REQUEST - Copy out the records verbatim, starting at the line that contains "Within this given scene, within" and ending at the last line of the records, with both ends included.

EXTRACTED RECORDS -
──────
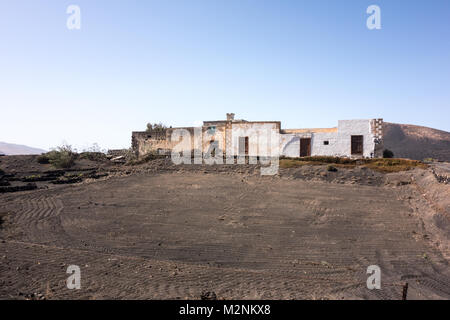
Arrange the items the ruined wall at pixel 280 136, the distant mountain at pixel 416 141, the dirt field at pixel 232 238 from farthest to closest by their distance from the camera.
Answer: the distant mountain at pixel 416 141, the ruined wall at pixel 280 136, the dirt field at pixel 232 238

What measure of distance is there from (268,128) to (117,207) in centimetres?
1397

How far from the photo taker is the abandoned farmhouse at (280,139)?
20281 mm

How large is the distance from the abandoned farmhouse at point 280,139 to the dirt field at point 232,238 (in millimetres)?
6148

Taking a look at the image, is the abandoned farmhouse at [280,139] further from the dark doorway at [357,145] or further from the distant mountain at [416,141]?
the distant mountain at [416,141]

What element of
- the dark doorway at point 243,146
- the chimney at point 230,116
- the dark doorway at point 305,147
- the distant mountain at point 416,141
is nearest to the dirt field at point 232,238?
the dark doorway at point 305,147

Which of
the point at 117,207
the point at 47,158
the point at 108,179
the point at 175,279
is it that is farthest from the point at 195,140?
Answer: the point at 175,279

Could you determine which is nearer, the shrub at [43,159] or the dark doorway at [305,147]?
the dark doorway at [305,147]

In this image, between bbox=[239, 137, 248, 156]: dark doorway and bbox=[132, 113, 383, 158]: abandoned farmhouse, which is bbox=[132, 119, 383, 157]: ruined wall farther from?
bbox=[239, 137, 248, 156]: dark doorway

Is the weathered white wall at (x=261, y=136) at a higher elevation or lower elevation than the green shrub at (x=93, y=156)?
higher

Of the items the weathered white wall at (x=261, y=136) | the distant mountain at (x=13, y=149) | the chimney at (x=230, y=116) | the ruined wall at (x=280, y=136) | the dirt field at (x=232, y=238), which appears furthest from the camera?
the distant mountain at (x=13, y=149)

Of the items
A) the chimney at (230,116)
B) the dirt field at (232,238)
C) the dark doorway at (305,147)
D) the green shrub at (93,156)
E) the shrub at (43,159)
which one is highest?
the chimney at (230,116)

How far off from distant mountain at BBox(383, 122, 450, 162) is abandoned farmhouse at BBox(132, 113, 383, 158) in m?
22.0

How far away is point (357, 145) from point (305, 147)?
3.46 metres

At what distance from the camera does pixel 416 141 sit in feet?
157
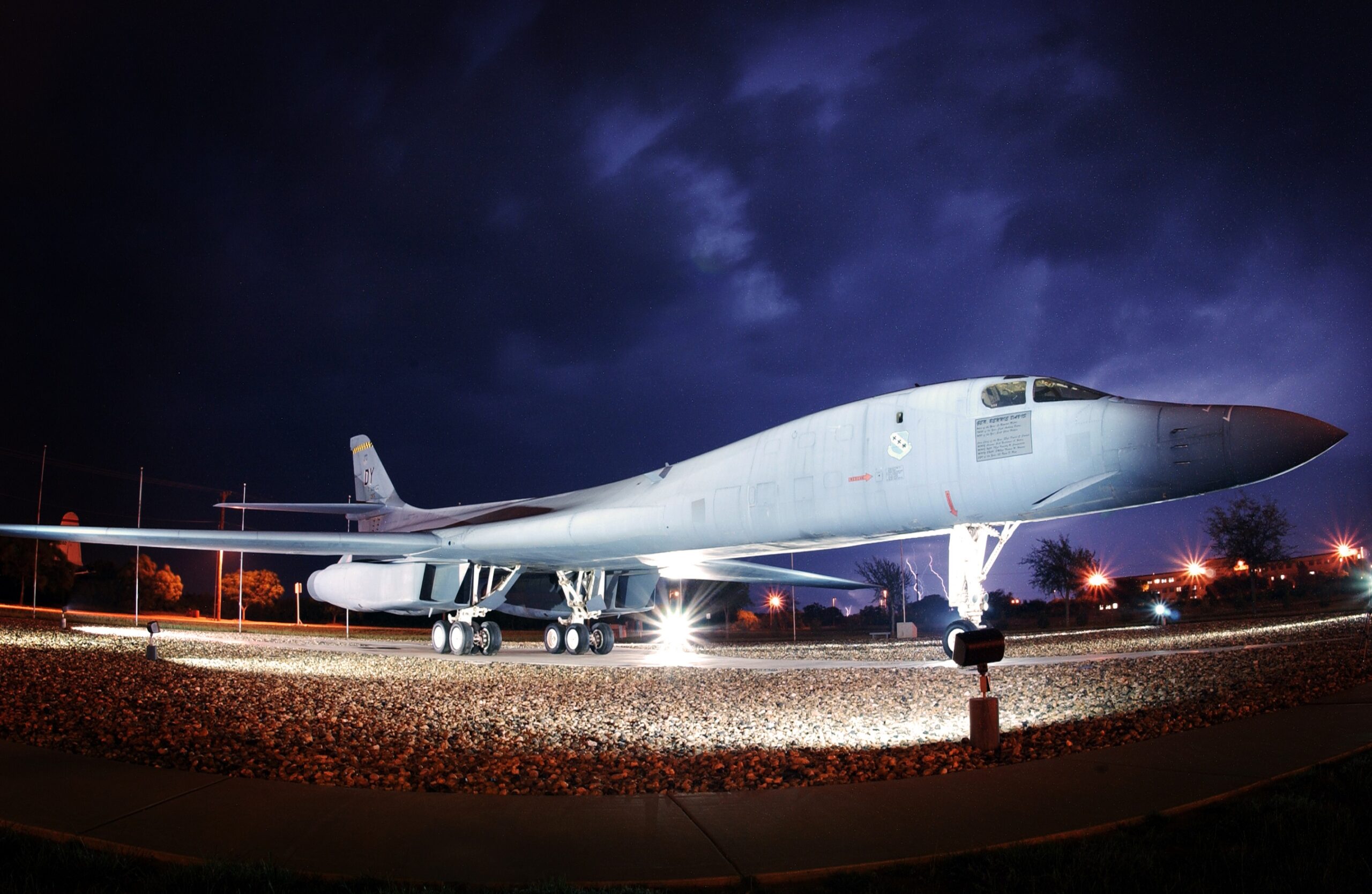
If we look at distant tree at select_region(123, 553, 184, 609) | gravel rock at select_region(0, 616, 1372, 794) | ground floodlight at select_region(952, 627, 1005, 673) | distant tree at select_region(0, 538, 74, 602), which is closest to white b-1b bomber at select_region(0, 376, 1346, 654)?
gravel rock at select_region(0, 616, 1372, 794)

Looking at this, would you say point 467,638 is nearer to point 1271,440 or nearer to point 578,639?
point 578,639

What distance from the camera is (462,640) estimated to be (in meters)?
16.9

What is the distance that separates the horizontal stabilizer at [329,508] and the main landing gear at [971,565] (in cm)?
1356

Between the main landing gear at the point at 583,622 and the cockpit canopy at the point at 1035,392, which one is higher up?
the cockpit canopy at the point at 1035,392

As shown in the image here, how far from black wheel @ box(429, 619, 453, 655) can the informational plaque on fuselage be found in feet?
41.7

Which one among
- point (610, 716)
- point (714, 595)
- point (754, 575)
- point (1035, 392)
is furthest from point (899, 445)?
point (714, 595)

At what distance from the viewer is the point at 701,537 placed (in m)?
11.4

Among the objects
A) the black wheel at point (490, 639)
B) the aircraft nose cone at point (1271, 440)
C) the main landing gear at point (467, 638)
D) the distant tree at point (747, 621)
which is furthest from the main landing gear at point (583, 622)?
the distant tree at point (747, 621)

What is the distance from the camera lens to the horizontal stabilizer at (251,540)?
43.4 feet

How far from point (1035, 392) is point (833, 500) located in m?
2.59

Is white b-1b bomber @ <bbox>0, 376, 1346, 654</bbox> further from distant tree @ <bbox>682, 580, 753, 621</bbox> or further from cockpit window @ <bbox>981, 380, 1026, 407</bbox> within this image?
distant tree @ <bbox>682, 580, 753, 621</bbox>

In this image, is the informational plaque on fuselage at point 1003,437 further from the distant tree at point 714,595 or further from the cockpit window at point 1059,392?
the distant tree at point 714,595

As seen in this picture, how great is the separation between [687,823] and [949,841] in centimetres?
118

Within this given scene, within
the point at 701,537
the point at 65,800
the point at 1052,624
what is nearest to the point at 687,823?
the point at 65,800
──────
CORRECT RESULT -
Within this given scene, within
the point at 701,537
the point at 65,800
the point at 1052,624
what is nearest to the point at 687,823?
the point at 65,800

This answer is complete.